To our great good fortune, we have not come across any users who have reported any damage as a result of this situation. Every user who has come forward with this issue has either had their motherboards replaced or has discovered a means to manually remove the glue. In either case, it is an issue that ASRock has to look into fixing.

According to ASRock, these stickers will no longer be available in the near future. As a result of extremely slow boot times, these stickers were only included on the initial shipment of AM5 motherboards produced by ASRock. The initial boot after the first wave of BIOS upgrades might take several minutes, depending on the memory capacity of the device, but it eventually happened.
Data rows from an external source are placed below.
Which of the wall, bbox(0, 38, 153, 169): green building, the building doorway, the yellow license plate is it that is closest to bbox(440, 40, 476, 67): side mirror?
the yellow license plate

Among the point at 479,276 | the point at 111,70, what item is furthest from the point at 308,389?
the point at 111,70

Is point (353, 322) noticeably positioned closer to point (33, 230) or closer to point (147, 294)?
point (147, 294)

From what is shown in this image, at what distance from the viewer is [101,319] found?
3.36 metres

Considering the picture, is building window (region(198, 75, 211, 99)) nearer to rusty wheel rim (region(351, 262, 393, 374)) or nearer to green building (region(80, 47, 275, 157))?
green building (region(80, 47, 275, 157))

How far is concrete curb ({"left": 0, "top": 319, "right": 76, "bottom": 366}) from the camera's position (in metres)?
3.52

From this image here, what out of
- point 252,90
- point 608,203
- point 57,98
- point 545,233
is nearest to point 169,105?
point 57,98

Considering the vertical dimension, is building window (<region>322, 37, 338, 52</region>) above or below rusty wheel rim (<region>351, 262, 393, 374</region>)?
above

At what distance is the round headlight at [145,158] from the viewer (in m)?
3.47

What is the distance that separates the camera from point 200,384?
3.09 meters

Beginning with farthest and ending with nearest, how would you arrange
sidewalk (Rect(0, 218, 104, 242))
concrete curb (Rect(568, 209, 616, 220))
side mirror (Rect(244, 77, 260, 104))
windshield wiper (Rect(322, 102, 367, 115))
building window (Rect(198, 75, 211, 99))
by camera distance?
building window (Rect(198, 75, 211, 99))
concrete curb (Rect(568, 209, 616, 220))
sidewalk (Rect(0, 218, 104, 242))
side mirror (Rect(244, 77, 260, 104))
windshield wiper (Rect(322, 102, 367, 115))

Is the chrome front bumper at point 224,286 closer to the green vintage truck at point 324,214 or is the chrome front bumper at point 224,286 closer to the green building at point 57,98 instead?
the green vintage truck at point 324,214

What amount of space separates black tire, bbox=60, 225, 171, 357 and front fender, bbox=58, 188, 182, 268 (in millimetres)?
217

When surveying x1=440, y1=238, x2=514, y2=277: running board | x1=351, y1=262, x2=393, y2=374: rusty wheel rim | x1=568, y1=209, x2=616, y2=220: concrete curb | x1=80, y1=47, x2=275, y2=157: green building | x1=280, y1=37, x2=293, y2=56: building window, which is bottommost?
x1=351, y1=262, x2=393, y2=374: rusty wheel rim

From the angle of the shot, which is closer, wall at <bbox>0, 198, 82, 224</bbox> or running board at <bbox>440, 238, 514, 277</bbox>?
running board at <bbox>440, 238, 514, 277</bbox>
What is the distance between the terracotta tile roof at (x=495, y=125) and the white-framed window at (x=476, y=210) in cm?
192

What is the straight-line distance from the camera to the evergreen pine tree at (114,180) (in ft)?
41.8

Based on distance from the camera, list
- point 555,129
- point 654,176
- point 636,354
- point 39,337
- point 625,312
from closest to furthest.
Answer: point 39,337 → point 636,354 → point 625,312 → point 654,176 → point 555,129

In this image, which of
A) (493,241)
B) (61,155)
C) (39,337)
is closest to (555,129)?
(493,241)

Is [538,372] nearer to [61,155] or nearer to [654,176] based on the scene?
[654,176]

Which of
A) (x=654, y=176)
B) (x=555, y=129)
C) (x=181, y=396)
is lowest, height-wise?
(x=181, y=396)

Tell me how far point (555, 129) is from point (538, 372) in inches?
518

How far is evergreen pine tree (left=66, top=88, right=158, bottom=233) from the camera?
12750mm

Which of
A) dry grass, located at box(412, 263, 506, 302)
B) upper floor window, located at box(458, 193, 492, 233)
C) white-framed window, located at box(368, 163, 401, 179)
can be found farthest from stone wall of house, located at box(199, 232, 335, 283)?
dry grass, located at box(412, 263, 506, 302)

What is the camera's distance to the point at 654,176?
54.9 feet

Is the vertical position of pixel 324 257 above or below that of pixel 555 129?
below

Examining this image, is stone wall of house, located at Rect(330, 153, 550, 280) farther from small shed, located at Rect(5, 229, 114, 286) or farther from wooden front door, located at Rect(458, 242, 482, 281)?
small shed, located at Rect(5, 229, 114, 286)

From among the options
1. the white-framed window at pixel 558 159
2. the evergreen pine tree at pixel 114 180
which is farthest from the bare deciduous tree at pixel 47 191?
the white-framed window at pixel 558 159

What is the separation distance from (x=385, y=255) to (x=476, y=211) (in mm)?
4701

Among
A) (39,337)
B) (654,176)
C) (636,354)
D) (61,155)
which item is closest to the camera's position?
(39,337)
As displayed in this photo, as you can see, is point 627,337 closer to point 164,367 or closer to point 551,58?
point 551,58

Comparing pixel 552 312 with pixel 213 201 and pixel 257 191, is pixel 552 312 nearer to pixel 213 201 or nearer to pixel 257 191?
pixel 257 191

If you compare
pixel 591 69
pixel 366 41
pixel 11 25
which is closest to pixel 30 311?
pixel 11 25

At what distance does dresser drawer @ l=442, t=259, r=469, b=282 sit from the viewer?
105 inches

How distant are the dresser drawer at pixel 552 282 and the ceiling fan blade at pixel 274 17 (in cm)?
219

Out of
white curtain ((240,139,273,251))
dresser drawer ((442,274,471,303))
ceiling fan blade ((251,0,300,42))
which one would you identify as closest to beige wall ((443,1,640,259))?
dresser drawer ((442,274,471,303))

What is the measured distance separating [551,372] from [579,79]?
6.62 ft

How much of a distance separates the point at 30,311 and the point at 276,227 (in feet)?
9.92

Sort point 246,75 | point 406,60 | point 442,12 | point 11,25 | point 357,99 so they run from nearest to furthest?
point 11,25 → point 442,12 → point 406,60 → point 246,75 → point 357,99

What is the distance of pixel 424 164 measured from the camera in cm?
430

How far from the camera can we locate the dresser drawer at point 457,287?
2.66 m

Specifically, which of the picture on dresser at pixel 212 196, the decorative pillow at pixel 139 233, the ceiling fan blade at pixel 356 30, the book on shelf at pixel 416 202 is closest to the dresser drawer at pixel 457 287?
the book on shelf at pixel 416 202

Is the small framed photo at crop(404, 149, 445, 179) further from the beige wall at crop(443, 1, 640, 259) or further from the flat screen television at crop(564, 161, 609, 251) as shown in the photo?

These initial long bootup times are already history, however, as a result of recent upgrades to the BIOS. As a direct consequence of this decision, ASRock is going to stop affixing these stickers to their DDR5 AM5 motherboards.

Caution is advised, however, since there is a possibility that some of ASRock’s original batches of AM5 motherboards that have the extremely adhesive sticker may still be available for purchase. As a result, this can be an issue over the next couple of weeks, until all of the original batches have been purchased.

If you find yourself in this situation, you have the option of immediately contacting the merchant from whom you purchased your board and requesting an exchange; otherwise, you may attempt tearing off the sticker on your own and hope that all of the glue comes off. In the event that the peeling attempt is unsuccessful, you can also remove any leftover glue by hand.

If you don’t want to wait for an exchange, there are still ways to get past this difficulty. In most cases, adding a modest heat source to the glue should make full removal reasonably straightforward.